Вечером в госпитале его навестили Тимохин, и майор Комлев, комэск.
— Ты что же творишь, собака? — добродушно сказал капитан — вот ей-богу, морду бы тебе начистил, был бы ты здоров! Нахрен ты под пулеметы полез? И меня, зараза, за собой потащил! Сам пронесся как метеор, так что они даже целиться не успевали, это ты верно рассчитал. А вот на мне — отыгрались. В твоей машине одна всего дырка, хоть и прямо в гидросистему, как давление дал, так и вылетела жидкость наружу, оттого второй раз шасси и не выходили — ладно, быстро сообразил аварийным выпустить, уже на последних метрах. А мне шесть дырок понаделали — повезло, что лишь в обшивке, ничего важного. У тебя мозги есть, придурок — или как врага увидел, то все заклинило, вперед, а то и вообще тараню! Так не в японской авиации служишь, нам камикадзе не нужны!
— Так вы же могли в стороне — возразил Саня — я бы один…
— А кто бы твоих подранков добивал? — удивился Тимохин — я тебе пленку покажу, кадр есть, как ты в чистое небо стреляешь: в атаку входя, гашетку зажал, и трассы перед собой, есть враг в прицеле, нет его — без разницы! Второго ты хорошо зажег — а вот двух прочих, мне пришлось добавить. Насмерть стоять, себя не жалея, это похвалы заслуживает — только в данном конкретном случае этого не требовалось совсем! В итоге имеем — минус один истребитель, за кучу хлама! Который нам именно затем и кинули на растерзание — чтоб измотать, когда на нас завтра американские «крепости» пойдут, в сопровождении «тандерджетов». Война лишь начинается, и этот бой не последний!

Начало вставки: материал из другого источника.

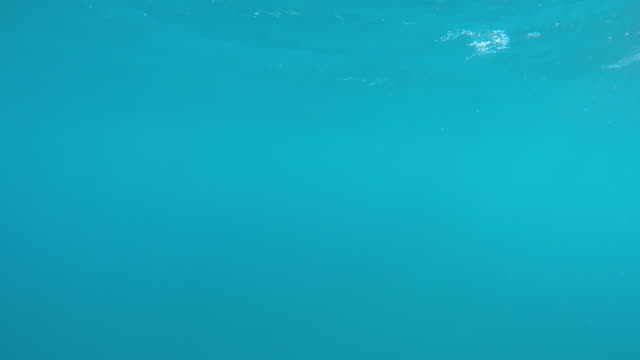 Underwater view of the blue green sea and coral reef. - Slow Motion
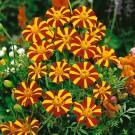 HOBBY, Květiny letničky – Aksamitník rozkladitý Mr. Majestic, 9517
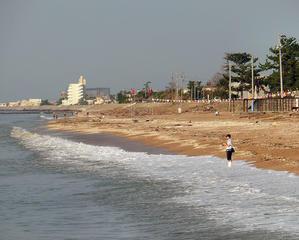 今朝の海 -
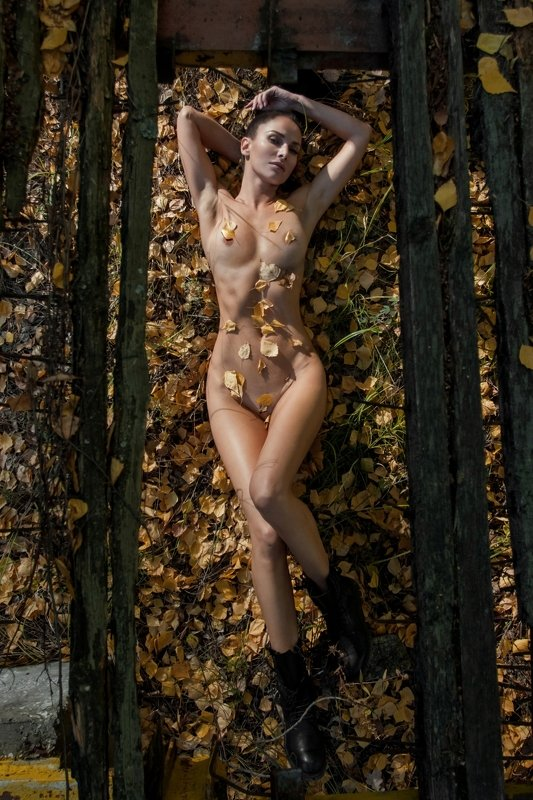 model, nude, autumn, мinimalism, art Autumnphoto preview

Саня уже знал — и в госпиталь доносились слухи, и радио было в палате, и пилота из штурмового полка в соседнюю привезли — что наши перешли границу и наступают на Му. Американцев и англичан пока не было замечено, ни в воздухе, ни на земле, и это не успокаивало, а настораживало. Ну а норвежцы, на старье летающие — это не противник, а тьфу!
— Под конец там еще «мустанги» появились — рассказывал Тимохин — пытались у 39 иап отбить своих. Ну и получили сполна! Из бомбардировщиков меньше десятка сумели уйти, и то некоторые, с дымом и снижением. А бомбы сбрасывали, чтоб удрать скорее — пятитонные, «толлбои». Больше всего в фиорд попадало, или на своих, а что-то так даже на шведов — но и нашим на земле несколько прилетело, потери есть. Пленных очень мало — наши парашютистов отчего-то за десант приняли, может оттого что «ланкастеры» на ленд-лизовские транспортные «йорки» похожи — и стреляли из всех стволов, а какое войсковое ПВО у самой линии фронта, ты представляешь, так что живым не приземлился никто. Но слышал, что в море кого-то выловили, подробнее не знаю, разведотдел темнит. Так что не вышло у мирового империализма повторить нам 22 июня! Да, а что ты на земле фонарь не сбросил? Не знал, что если на рычаг катапульты лишь чуть нажать, то тебя не выкинет, а лишь фонарь отстрелит, а вот если до упора…
— Знал — сказал Саня — но боялся, что пережму, и по бетону размажет вместе с креслом.